Bon, évidemment, il te caresse dans le sens du poil quand vous en revenez à parler de la natation, et des soucis de Lou - et des tiens. Tu hoches gravement la tête, termine la tasse de thé et jette un œil au téléphone. Personne ne t'a appelé, pour le moment, mais tu restes attentif, après tout on ne sait jamais. Et soudainement, l'idée te vient que... Voulez vous faire un tour ? Il fait un peu sombre, mais ça va encore, et même s'il fait froid, peut-être bien que marcher vous fera du bien. Je sais que la ville n'est pas des plus accueillante et des plus sûre, mais ça pourrait nous faire du bien.

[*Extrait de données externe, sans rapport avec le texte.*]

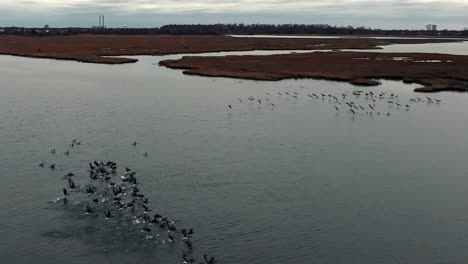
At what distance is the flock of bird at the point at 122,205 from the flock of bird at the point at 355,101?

Qui sait, si le rendez vous s'éternisait, tu pourrais toujours l'inviter au restaurant. Tu doutais néanmoins qu'il accepte, avec Rose qui l'attendait sûrement chez eux.

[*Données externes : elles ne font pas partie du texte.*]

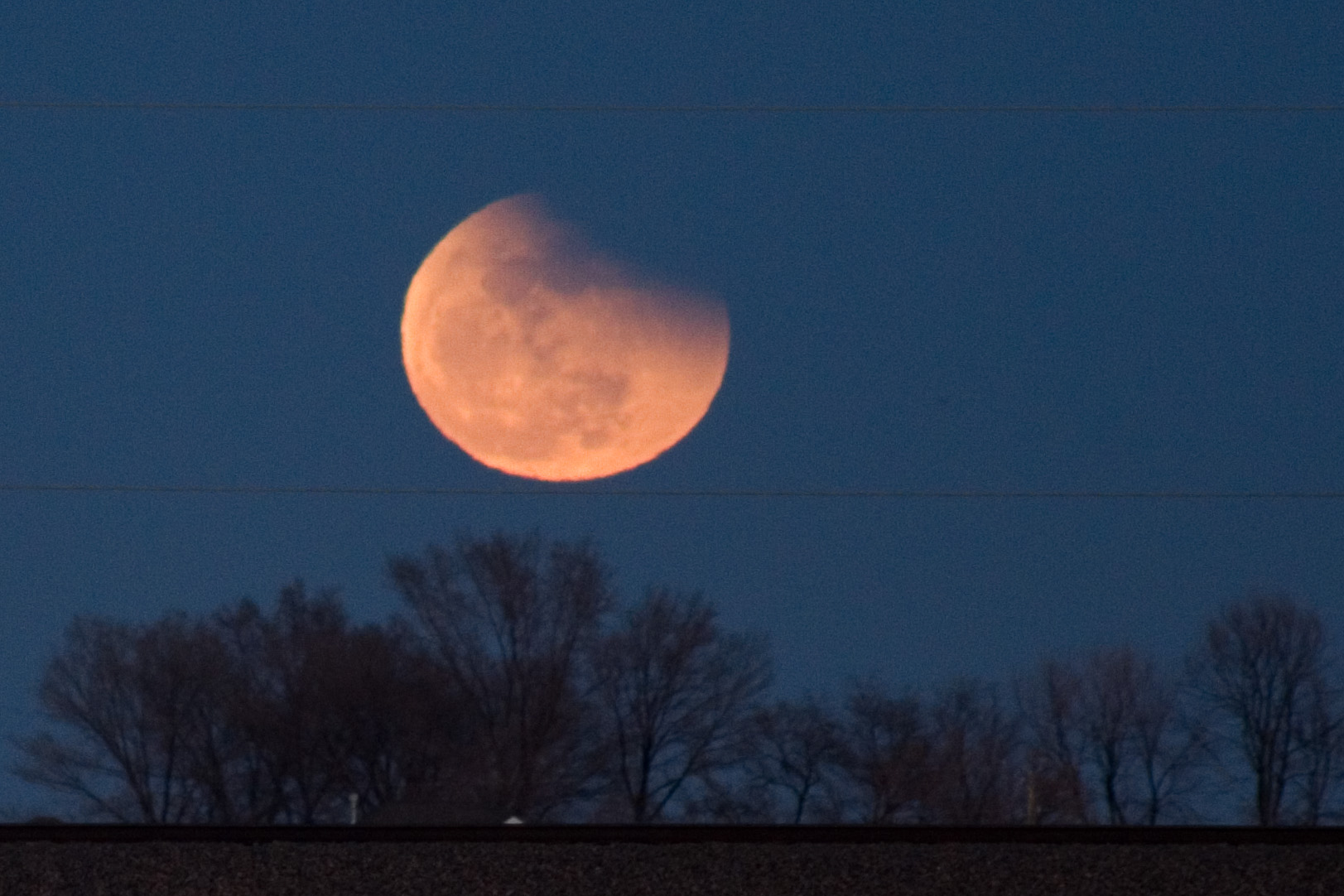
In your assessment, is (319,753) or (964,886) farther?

Vous savez, pour en revenir aux enfants. Ce n'est pas facile d'être un parent, personne n'est né en sachant faire. Je pense qu'on ne peut pas faire grand chose de plus que de notre mieux. Le sourire qui s'ensuit est d'une sincérité déconcertante, alors que tu règles l'addition - non sans un pourboire généreux. Tu n'as pas envie d'évoquer l'enfer administratif que te faire vivre ton ex-femme, mais si ça doit venir sur le tapis, hé bien tu le laisseras poser les questions.
Time dilatation
Ft. Cephei || Octant || 01.11.21 || 16:05
« Avec plaisir ! » Marcher. Marcher c’est bien pour un rendez-vous non ? Oui, marcher ça te plait. Faire un tour ? Pourquoi pas. Tu apprécies l’idée. Tu apprécies la proposition. « À nous deux, ça devrait aller je pense. » Tu te veux rassurant. En vérité, tu n’en sais rien. Tu ne peux pas promettre. Tu ne sais pas comment sont décédées toutes les autres victimes. Tu ne sais pas trop ce qu’il s’est passé cette fameuse nuit lumineuse et grondante. Les rues sont dangereuses. Tu as été habitué au danger. Ça ne te fait pas plus peur que ça. Pas peur pour toi en tout cas.
Les épaules qui se haussent. « Oui bien sûr. Il y a malheureusement trop de parents qui ne font même pas le minimum pour les enfants. Alors c’est sûr que quand on voit quelqu’un qui donne tout pour eux quand on est habitué au contraire, ça fait du bien. » Tu en avais croisé, et tu en croises toujours, des pauvres gamins à la vie compliquée à cause des parents. Tu fais ce que tu peux. Tu les aides autant que possible. Et autant que possible c’est parfois très, trop, peu.
L’addition est payée. Tu n’as pas eu ton mot à dire. Il n’a rien demandé. Ça te met mal à l’aise en vérité. Tu n’aimes pas particulièrement que l’on te paye quoi que ce soit. Toujours persuadé que c’est te faire la charité quand, en réalité, ce n’est qu’une invitation. « Merci. » Tu souris. Un sourire sincère. Un sourire qui cache aisément la gêne. « La prochaine fois, c’est moi qui vous invite. » Parce qu’il y aura une prochaine fois n’est-ce pas ? Ça partait mal. Ça partait sur un retard. Ça partait sur rien du tout s’il était arrivé une minute plus tard. Finalement tu l’aimes bien. Finalement il est intéressant. Finalement tu ne regrettes pas d'être venu. Tu te lèves. Enfiles ton blouson. Et d'un geste de la main, tu le laisses passer en premier vers la sortie. « Après vous. »
Avec plaisir. Comme un écho pour répondre à son invitation, quand lui répondait à la tienne, ton sourire s'efface et tu reprends ton expression habituelle, mais tu es plus serein. Il fait froid, tu penses à tout ce que la vie te réserve, sans doute, tu penses au prochain rendez vous, aussi. Vous aurez le temps d'apprendre à vous connaître au détour d'une ballade.